YOUR OBJECTIVE:
From the entries below, copy each line in which the word "genus" occurs.

EXCERPTED RECORDS:
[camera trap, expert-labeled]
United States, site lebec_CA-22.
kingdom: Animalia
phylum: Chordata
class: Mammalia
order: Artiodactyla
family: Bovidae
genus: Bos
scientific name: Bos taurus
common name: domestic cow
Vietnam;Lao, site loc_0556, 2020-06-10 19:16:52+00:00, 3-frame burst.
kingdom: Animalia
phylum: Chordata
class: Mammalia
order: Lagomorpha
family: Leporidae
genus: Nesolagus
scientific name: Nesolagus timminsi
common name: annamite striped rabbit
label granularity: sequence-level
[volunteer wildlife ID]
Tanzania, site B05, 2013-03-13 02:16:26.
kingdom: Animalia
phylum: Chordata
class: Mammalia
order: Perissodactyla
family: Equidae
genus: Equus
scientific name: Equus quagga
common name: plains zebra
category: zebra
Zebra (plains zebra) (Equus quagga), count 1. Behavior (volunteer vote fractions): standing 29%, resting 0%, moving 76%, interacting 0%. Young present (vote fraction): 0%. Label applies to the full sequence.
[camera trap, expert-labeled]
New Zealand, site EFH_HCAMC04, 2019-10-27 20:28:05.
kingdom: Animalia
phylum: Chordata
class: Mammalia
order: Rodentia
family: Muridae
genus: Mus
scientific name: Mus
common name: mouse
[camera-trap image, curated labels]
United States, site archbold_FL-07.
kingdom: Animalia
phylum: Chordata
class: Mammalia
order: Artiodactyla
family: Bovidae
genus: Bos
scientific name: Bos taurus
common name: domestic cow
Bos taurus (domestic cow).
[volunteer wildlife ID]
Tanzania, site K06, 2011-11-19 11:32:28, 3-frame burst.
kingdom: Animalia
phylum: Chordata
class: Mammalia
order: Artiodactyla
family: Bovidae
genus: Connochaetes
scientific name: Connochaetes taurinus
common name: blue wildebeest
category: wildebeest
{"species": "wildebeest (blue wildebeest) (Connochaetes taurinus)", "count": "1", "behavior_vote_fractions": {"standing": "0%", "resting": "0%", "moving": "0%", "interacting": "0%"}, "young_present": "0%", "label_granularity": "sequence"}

FINAL ANSWER:
genus: Bos
genus: Nesolagus
genus: Equus
genus: Mus
genus: Bos
genus: Connochaetes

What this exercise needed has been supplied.